Strawberries can be paired with just about anything. They add color and a refreshing burst of flavor.
But they go particularly well with greens. Especially baby leaf greens because of their sweetness.
Strawberries have a sweet, delicate flavor so I have opted to use a herb vinaigrette that doesn't overpower their flavor, but rather complements it.
Because the dressing is light and low fat, you can enjoy this strawberry spinach salad guilt-free.
Simply add toasted nuts for added crunch and texture.
Prep 10 minutes
Chilling time: 1 hour
1½ cups strawberries, quartered
6 oz / 170 g baby spinach leaves
2 tablespoons flaked almonds, toasted
1 tablespoon finely chopped fresh mint
¼ teaspoon black pepper
3 tablespoons white wine vinegar
½ tablespoon honey
Pinch of salt
1/3 cup olive oil
1 tablespoon chopped fresh basil
1 tablespoon minced fresh chives
How to Make
I prefer to use baby spinach leaves for this recipe because they are tender and sweet.
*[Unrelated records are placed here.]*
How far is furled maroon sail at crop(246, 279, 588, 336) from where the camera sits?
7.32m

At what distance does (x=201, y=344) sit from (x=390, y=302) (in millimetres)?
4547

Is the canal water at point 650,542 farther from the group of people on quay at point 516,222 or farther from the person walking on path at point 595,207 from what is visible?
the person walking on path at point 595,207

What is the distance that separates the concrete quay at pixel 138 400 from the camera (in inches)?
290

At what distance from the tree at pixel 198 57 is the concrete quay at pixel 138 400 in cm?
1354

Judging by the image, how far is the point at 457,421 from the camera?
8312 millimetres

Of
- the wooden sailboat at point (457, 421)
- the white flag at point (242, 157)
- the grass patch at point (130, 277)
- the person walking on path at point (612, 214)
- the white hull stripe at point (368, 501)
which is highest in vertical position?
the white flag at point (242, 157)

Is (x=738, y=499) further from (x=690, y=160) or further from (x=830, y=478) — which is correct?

Plus if you buy one of the pre-packaged bags of fresh baby spinach this makes it much easier.
Wash the strawberries, then hull and slice.
Toast the flaked almonds and allow to cool.
In a large bowl combine the spinach, strawberries and almonds.
To serve drizzle the dressing over the salad and sprinkle with freshly ground pepper.
To make the dressing combine the white wine vinegar, honey and salt in a medium bowl. Slowly whisk in the oil until all the ingredients are totally combined.
Stir in basil and chives. This dressing can be stored in the refrigerator for up to 5 days.
Dress the salad just before serving, so that the spinach leaves remain fresh and not wilted.